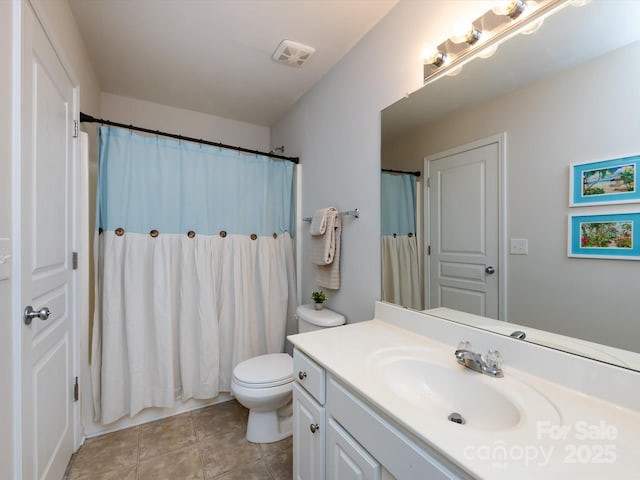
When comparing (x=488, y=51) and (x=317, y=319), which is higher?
(x=488, y=51)

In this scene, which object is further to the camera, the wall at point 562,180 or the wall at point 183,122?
the wall at point 183,122

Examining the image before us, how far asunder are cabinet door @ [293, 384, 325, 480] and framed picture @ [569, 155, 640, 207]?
108cm

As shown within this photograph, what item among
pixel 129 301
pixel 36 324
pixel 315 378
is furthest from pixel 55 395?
pixel 315 378

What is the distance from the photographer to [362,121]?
5.36 feet

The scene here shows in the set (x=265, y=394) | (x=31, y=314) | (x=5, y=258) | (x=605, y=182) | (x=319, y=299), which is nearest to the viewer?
(x=605, y=182)

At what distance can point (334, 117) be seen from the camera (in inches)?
74.2

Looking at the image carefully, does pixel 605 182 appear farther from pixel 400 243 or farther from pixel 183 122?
pixel 183 122

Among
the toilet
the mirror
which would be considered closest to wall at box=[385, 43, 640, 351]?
the mirror

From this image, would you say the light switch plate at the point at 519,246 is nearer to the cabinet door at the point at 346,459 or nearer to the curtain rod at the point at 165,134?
the cabinet door at the point at 346,459

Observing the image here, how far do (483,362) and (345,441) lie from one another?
1.66ft

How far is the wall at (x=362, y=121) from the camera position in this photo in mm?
1309

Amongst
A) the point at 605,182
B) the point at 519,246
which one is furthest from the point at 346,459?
the point at 605,182

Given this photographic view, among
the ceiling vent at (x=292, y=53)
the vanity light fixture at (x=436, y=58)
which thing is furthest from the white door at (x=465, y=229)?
the ceiling vent at (x=292, y=53)

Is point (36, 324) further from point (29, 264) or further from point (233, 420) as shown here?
point (233, 420)
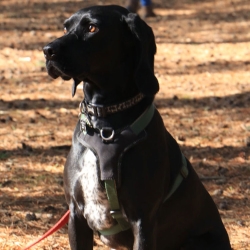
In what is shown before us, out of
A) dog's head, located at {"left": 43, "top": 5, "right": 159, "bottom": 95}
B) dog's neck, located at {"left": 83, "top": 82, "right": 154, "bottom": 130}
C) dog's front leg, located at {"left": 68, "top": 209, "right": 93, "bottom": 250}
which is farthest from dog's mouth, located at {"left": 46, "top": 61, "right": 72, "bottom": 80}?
dog's front leg, located at {"left": 68, "top": 209, "right": 93, "bottom": 250}

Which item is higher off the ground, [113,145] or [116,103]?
[116,103]

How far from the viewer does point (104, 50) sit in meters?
3.47

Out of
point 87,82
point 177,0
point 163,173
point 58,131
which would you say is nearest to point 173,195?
point 163,173

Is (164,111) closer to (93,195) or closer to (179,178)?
(179,178)

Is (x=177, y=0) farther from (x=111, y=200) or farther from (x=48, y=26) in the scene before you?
(x=111, y=200)

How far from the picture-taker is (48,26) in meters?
12.6

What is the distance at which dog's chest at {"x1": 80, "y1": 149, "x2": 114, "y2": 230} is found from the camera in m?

========================================================================

Reproduce every record above exactly, omitting the pictures.

CORRECT RESPONSE —
When comparing (x=488, y=51) and (x=317, y=319), which is higher?
(x=488, y=51)

In this scene, which object is further to the camera, the wall at point 562,180 or the wall at point 183,122?
the wall at point 183,122

Examining the image before us, how far asunder are cabinet door @ [293, 384, 325, 480] and framed picture @ [569, 155, 640, 207]?
108cm

As shown within this photograph, what item among
pixel 129 301
pixel 36 324
pixel 315 378
is furthest from pixel 55 395?
pixel 315 378

What is the distance from the photographer to [362,121]?
5.36 feet

The scene here shows in the set (x=265, y=394) | (x=31, y=314) | (x=5, y=258) | (x=605, y=182) | (x=319, y=299), which is nearest to the viewer?
(x=605, y=182)

At what distance can point (334, 117) be seen from the camera (in inches)?
74.2

Looking at the image carefully, does pixel 605 182 appear farther from pixel 400 243 or farther from pixel 183 122?
pixel 183 122

Among
the toilet
the mirror
which would be considered closest to wall at box=[385, 43, 640, 351]?
the mirror

From this image, would you say the light switch plate at the point at 519,246 is nearer to the cabinet door at the point at 346,459 or nearer to the curtain rod at the point at 165,134?
the cabinet door at the point at 346,459

Observing the image here, how far do (483,362) and (345,441) lie from one another?
1.66ft

How far is the wall at (x=362, y=121) from the camera position in this photo in mm?
1309

Amongst
A) the point at 605,182
B) the point at 519,246
which one is furthest from the point at 346,459?
the point at 605,182

Given this photographic view, among
the ceiling vent at (x=292, y=53)
the vanity light fixture at (x=436, y=58)
which thing is furthest from the white door at (x=465, y=229)?
the ceiling vent at (x=292, y=53)

Is point (36, 324) further from point (29, 264) or further from point (233, 420) as shown here?
point (233, 420)
In what is shown before us, out of
A) dog's head, located at {"left": 43, "top": 5, "right": 159, "bottom": 95}
B) dog's neck, located at {"left": 83, "top": 82, "right": 154, "bottom": 130}
C) dog's front leg, located at {"left": 68, "top": 209, "right": 93, "bottom": 250}
which is farthest from dog's mouth, located at {"left": 46, "top": 61, "right": 72, "bottom": 80}?
dog's front leg, located at {"left": 68, "top": 209, "right": 93, "bottom": 250}

Which item is higher off the ground, [113,145] or [116,103]?
[116,103]

How far from the viewer does point (104, 50) sit in meters?
3.47

Out of
point 87,82
point 177,0
point 163,173
point 58,131
which would you say is nearest to point 173,195?
point 163,173

Is (164,111) closer to (93,195) or closer to (179,178)?
(179,178)

Is (x=177, y=0) farther from (x=111, y=200) or farther from (x=48, y=26) in the scene before you?
(x=111, y=200)

How far from the picture-taker is (48,26) in meters?
12.6

What is the distance at which dog's chest at {"x1": 80, "y1": 149, "x2": 114, "y2": 230} is found from the camera in m?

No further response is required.